La crisis del realismo que sufre el cine cubano ha permitido la representación del espacio imaginario o distópico. El espacio se reinventa perdiendo su obligatoria referencialidad histórica como ocurre en El hombre que hablaba con Marte (Jorge Molina, 2009, ficc.), Psique (Miguel Coyula, 2015, ficc.) o en Las campañas de invierno (Rafael Ramírez, 2019, ficc.). La Revolución, que hasta entonces había sido el gran tema del cine del ICAIC, pierde aquí referencia, los espacios se han desvinculado de ese contexto histórico y de cualquier anclaje temporal. El espacio, sea o no cotidiano, está dramáticamente fuera de la historia socioeconómica del país.

Paralelo a este sentir, permanece un cine que relee la historia de la nación en forma crítica, paródica, postmoderna. Apegado a la mirada del viajero, este cine tiende a contar viajes, migraciones, a tener personajes en movimiento, que transitan diferentes espacios y construyen una visualidad ecléctica, fragmentada. En filmes como La escritura y el desastre (Raydel Araoz, 2008, ficc.), Memorias del desarrollo (2010, ficc.) y Nadie (2017, doc) ambas de Miguel Coyula, o A media voz (Patricia Pérez y Heidi Hassan, 2019, doc.), la idea de reconstruir o reinventar  la historia se vuelve esencial, y la revisión del pasado adquiere una dimensión cultural, introspectiva, íntima.

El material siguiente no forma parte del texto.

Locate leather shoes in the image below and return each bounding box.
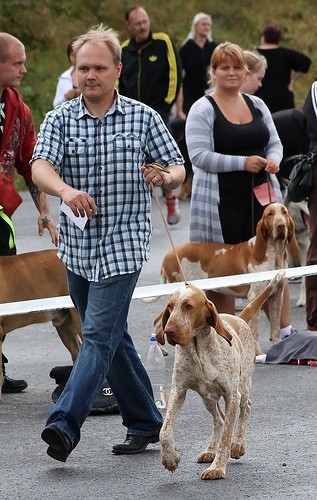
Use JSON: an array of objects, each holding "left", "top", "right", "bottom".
[
  {"left": 112, "top": 434, "right": 162, "bottom": 453},
  {"left": 41, "top": 423, "right": 72, "bottom": 462}
]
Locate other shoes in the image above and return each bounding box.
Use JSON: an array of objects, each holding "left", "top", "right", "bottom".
[
  {"left": 288, "top": 277, "right": 302, "bottom": 283},
  {"left": 281, "top": 328, "right": 298, "bottom": 340}
]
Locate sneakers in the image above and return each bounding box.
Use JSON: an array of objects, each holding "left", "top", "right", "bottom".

Tal postura es contraria a la tradición del ICAIC de observar la sociedad desde el comportamiento del personaje en la polis, pero no desde su subjetividad. El cine independiente incorpora con mayor fuerza la subjetividad, el interior del ser, el lado onírico, y con ello ha colocado la decepción y la duda en la cotidianidad. Es por eso que los espacios cotidianos se han enrarecido por la forma de filmarlos o por el comportamiento de los personajes.

Posiblemente uno de las grandes incorporaciones espaciales del cine independiente es la construcción de una Cuba expandida, cuya geografía va más allá de la representación de la isla tropical –Ángela (Juan Pablo Daranas Molina, 2018, ficc.). Con esos espacios fuera del Caribe ha entrado al cine el cubano en el exilio y su cotidianidad, algo que había sido borrado de la dramaturgia con que se ha contado la historia de la isla caribeña. (2020)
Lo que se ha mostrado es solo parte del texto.